Bitcoin, the world’s most famous cryptocurrency, experienced meteoric highs towards the back end of 2017. The worlds media worked themselves into a frenzy whilst stories, tips, and memes flooded the internet. Early investors in Bitcoin were feeling a bit smug as many were made into millionaires practically overnight.
But just what is Bitcoin? There’s a lot of terminology and jargon surrounding the topic that can be hard to follow. It’s not just a flash in the pan either, Bitcoin could change the face of finance as we know it. Fans of Bitcoin will tell you that it’s the next best thing since sliced bread and in many ways, it is.
Others will tell you it’s a stock market bubble just waiting to burst. These people normally stand to lose money if Bitcoin is a huge success, but they’re not wrong either. It does have all the characteristics of stock market bubbles before it and its value has plummeted in recent months. Still confused? Let this infographic from Cartwright King break it down for you.
What is a Bitcoin?
Bitcoin (BTC) is a digital currency, officially classified as a ‘cryptocurrency’. It doesn’t exist in a physical form, but rather virtually, on bits of computer code that have been encrypted and secured. You can buy and sell things for Bitcoin just like dollars, pounds or euros.
Bitcoin relies on something called ‘blockchain’ technology for its existence. A number of Bitcoin transactions are grouped together to form a ‘block’. These get added to a chain of blocks by the users of the Bitcoin network and stored in what is referred to as a ledger. This ledger exists in digital format only and is perpetuated by Bitcoin ‘mining’.
What is Bitcoin Mining?
Mining for Bitcoin is a far cry from mining for gold. There is however one similarity: anyone can do it. Where anyone can get a bowl, or a pickaxe and start digging for gold, anyone can purchase the hardware needed to mine Bitcoin. However, if you have a digger, you’ll find more gold and if you have more computing power, you’ll mine more Bitcoin. But how does this process of ‘mining’ work? Let us explain:
How Do You Buy Bitcoin?
If you don’t have the resources to mine Bitcoin, you can just buy it instead. Bitcoin exchanges allow people to spend their money on acquiring the cryptocurrency, which is stored in a digital ‘wallet’. Coinbase and Bitstamp are the two most popular exchanges. Your wallet is unique to you, but as always, exercise caution with the details of your Bitcoin wallet to avoid cyber-attacks. Bitcoin is incredibly hard to steal, but it has been known to happen.
How Do You Spend Bitcoin?
Just as easily as you spend your money now. You will need to check that the retailer you are buying from accepts Bitcoin, but other than that, you don’t spend it any differently than you would normal currency on your credit/debit card. Big names like Wordpress, Amazon and Etsy accept the currency. Expect more to follow.

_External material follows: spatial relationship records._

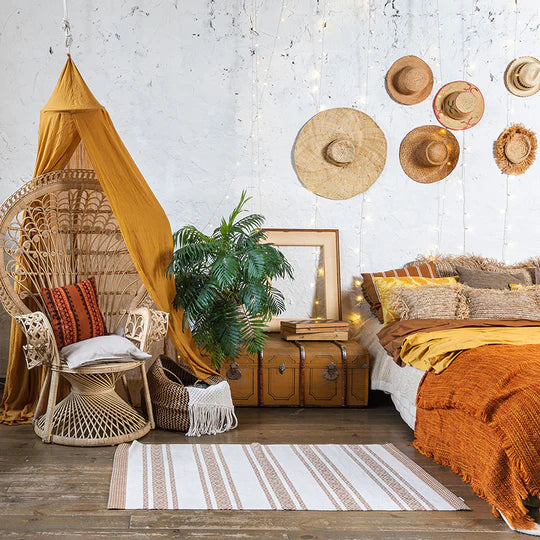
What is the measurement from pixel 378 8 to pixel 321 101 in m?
0.77

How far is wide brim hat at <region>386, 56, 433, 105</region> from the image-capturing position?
4.45m

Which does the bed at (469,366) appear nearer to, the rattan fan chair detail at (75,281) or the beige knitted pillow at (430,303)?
the beige knitted pillow at (430,303)

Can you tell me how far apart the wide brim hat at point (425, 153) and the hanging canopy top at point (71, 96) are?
2.22 m

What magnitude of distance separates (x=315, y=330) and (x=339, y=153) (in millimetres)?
1270

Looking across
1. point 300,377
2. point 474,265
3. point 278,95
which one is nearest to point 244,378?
point 300,377

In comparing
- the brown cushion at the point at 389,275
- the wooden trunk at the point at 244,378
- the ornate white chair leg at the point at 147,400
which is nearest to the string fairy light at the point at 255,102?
the brown cushion at the point at 389,275

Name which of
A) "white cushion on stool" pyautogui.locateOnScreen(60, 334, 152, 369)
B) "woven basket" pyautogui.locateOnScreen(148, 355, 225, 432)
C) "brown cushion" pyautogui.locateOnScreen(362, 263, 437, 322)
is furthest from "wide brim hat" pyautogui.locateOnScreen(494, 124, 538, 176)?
"white cushion on stool" pyautogui.locateOnScreen(60, 334, 152, 369)

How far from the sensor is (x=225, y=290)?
12.1 feet

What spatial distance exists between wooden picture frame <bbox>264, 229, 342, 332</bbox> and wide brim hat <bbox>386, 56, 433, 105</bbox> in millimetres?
1085

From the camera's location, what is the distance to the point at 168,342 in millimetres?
3963

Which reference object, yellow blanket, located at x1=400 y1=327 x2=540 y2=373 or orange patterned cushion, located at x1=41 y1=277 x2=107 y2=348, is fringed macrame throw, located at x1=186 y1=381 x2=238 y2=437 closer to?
orange patterned cushion, located at x1=41 y1=277 x2=107 y2=348

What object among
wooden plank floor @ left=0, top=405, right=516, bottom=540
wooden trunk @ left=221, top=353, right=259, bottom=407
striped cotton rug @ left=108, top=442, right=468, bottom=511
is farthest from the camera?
wooden trunk @ left=221, top=353, right=259, bottom=407

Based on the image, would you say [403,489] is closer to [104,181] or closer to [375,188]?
[104,181]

The cyptocurrency did experience soaring highs towards the back end of 2017 but has since seen its value plummet. Its still very expensive and has been extremely successful, but its price is now too volatile for some and has been steadily decreasing. At the time of writing, 1 BTC is worth over £5,500. Compare that with highs of nearly £20,000 in late 2017.
Bitcoin has certainly managed to shake off its reputation as the dark web currency of choice. Its encrypted nature meant people could swap Bitcoins for nefarious goods and services on the dark web without fear of it being traced back to you. It’s taken a few years, but authorities are now getting better at tracking Bitcoin transactions, causing many criminals to abandon it.
It does also represent a big challenge to the status quo of finance. Major companies and even countries are experimenting with and developing cryptocurrencies of their own. However, much of the convenience of Bitcoin has now been replicated with online banking and systems like Apple Pay. And the Bitcoin stock price did plummet just like the naysayers forewarned. Whether Bitcoin will see off its competitors and continue to mount a challenge to central banks is yet to be seen but don’t think you’ve heard the last of it just yet.
As it becomes more mainstream and accessible, expect more SMEs to be dealing in Bitcoin.